You can then manually run each of the services to test them out:
- Collector:
npm run collector:prod:run
- URL Resolver:
npm run url-resolver:prod:run
- Summarizer:
npm run summarizer:prod:run
- Image Extractor:
npm run image-extractor:prod:run
- Socializer:
npm run socializer:prod:run
- Mailer:
npm run mailer:prod:run
Once you verify they're working, you should use a cron job to automatically run these commands.
Run the collector every hour, getting all entries from Feedbin collected within the past 2 hours:
hyper cron create --minute=5 --hour=* --name fbm-collector-cron --env-file $(pwd)/collector/.env.prod --link fbm-postgres-1:postgres karllhughes/fbm-collector
Run the URL Resolver every hour, a few minutes after the collector, getting all posts published in the past 25 hours:
hyper cron create --minute=15 --hour=* --name fbm-url-resolver-cron --env-file $(pwd)/url_resolver/.env.prod --link fbm-postgres-1:postgres karllhughes/fbm-url-resolver
Run the Summarizer every hour, a few minutes after the URL Resolver, getting all posts published in the past 25 hours:
hyper cron create --minute=25 --hour=* --name fbm-summarizer-cron --env-file $(pwd)/summarizer/.env.prod --link fbm-postgres-1:postgres karllhughes/fbm-summarizer
Run the Image Extractor every hour, a few minutes after the Summarizer, getting all posts published in the past 25 hours:
hyper cron create --minute=35 --hour=* --name fbm-image-extractor-cron --env-file $(pwd)/image_extractor/.env.prod --link fbm-postgres-1:postgres karllhughes/fbm-image-extractor
Run run the Socializer every day at 8:45 UTC:
hyper cron create --minute=45 --hour=8 --name fbm-socializer-cron --env-file $(pwd)/socializer/.env.prod --link fbm-postgres-1:postgres karllhughes/fbm-socializer
Finally, the mailer should be run every day at 9:00 UTC:
hyper cron create --minute=0 --hour=9 --name fbm-mailer-cron --env-file $(pwd)/mailer/.env.prod --link fbm-postgres-1:postgres karllhughes/fbm-mailer
Contributing
While this project is primary to scratch my own itch, you're welcome to suggest improvements.

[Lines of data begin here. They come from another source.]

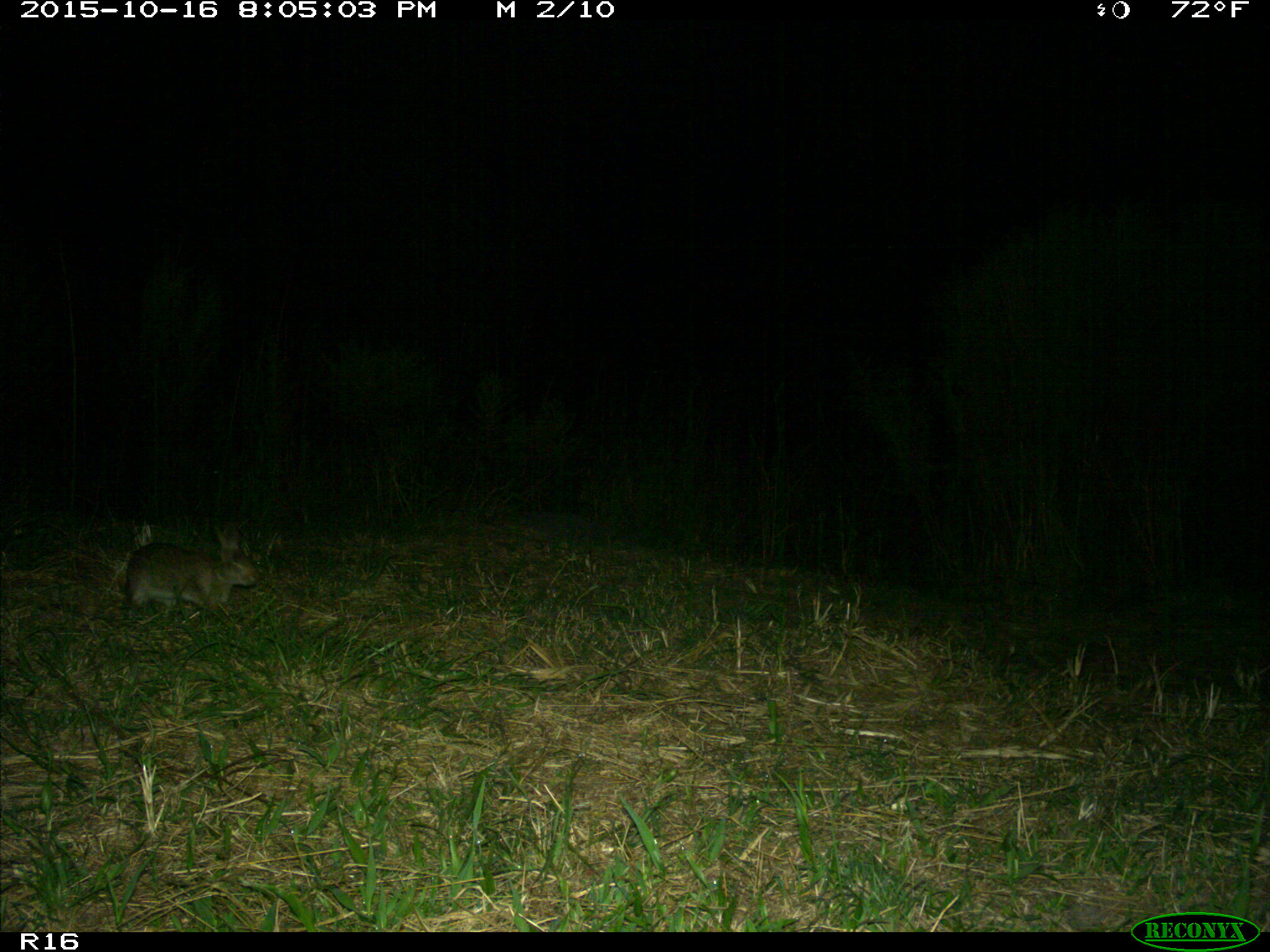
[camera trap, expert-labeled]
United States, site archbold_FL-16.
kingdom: Animalia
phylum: Chordata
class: Mammalia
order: Lagomorpha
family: Leporidae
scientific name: Leporidae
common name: rabbits and hares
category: unidentified rabbit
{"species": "unidentified rabbit (rabbits and hares) (Leporidae)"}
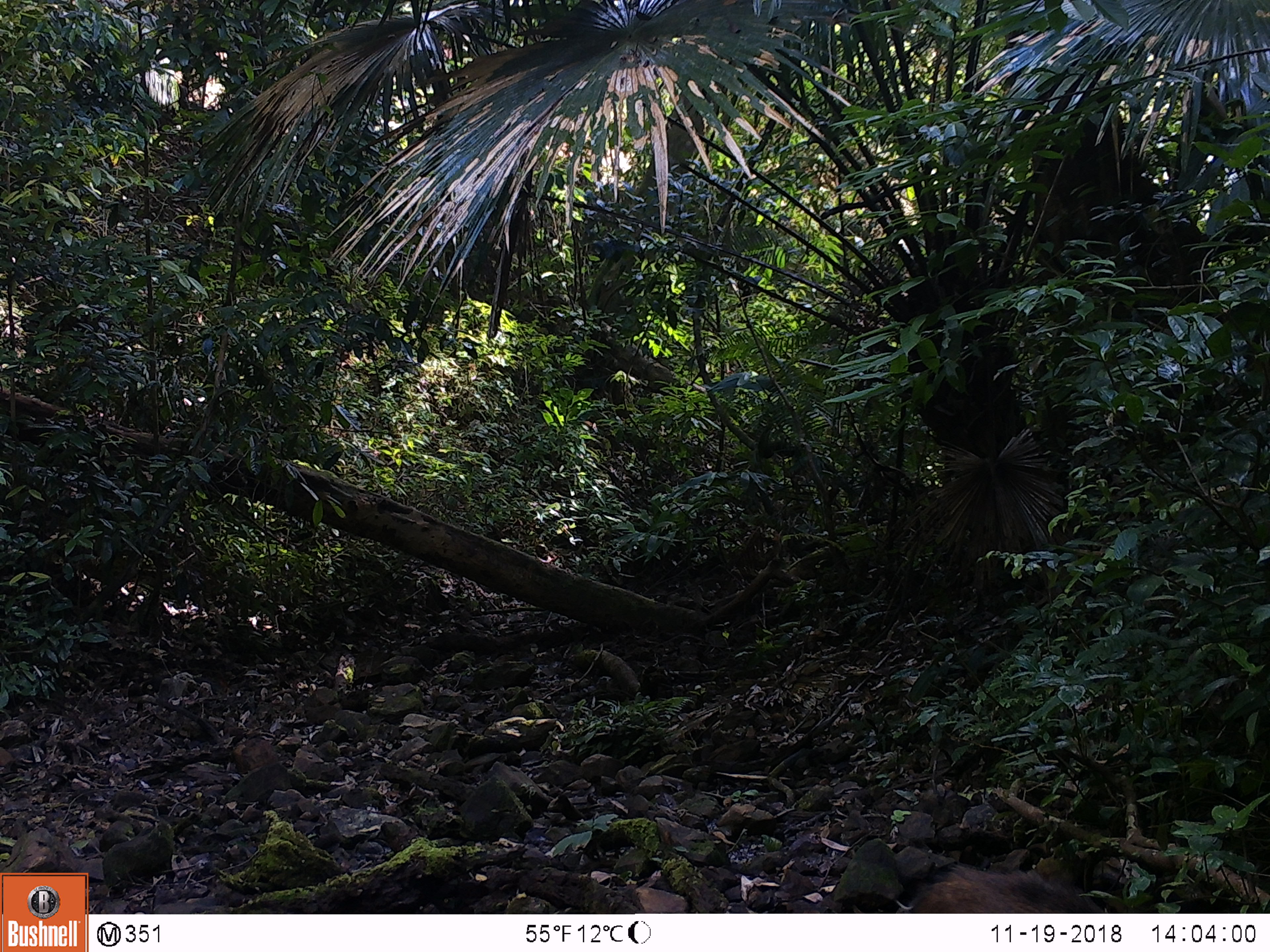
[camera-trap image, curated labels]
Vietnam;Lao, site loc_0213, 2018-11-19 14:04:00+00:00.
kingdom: Animalia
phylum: Chordata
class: Mammalia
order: Artiodactyla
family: Suidae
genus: Sus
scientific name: Sus scrofa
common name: eurasian wild pig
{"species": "eurasian wild pig (Sus scrofa)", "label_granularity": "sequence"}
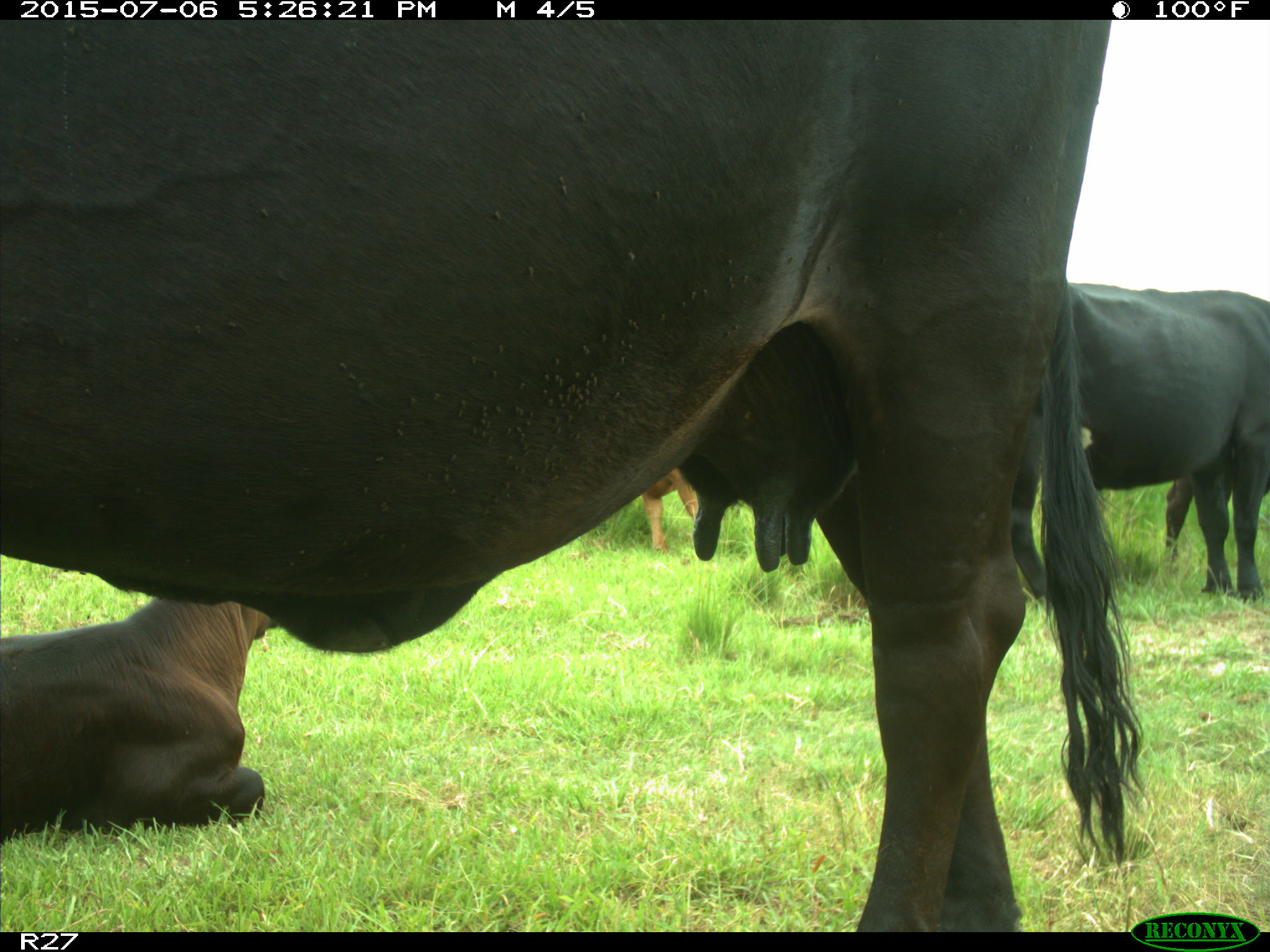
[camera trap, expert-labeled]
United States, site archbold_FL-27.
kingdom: Animalia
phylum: Chordata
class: Mammalia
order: Artiodactyla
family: Bovidae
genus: Bos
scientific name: Bos taurus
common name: domestic cow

Just make a PR or create an issue.
License
Copyright 2017, Karl Hughes
Licensed under the Apache License, Version 2.0 (the "License"); you may not use this file except in compliance with the License. You may obtain a copy of the License at
http://www.apache.org/licenses/LICENSE-2.0
Unless required by applicable law or agreed to in writing, software distributed under the License is distributed on an "AS IS" BASIS, WITHOUT WARRANTIES OR CONDITIONS OF ANY KIND, either express or implied. See the License for the specific language governing permissions and limitations under the License.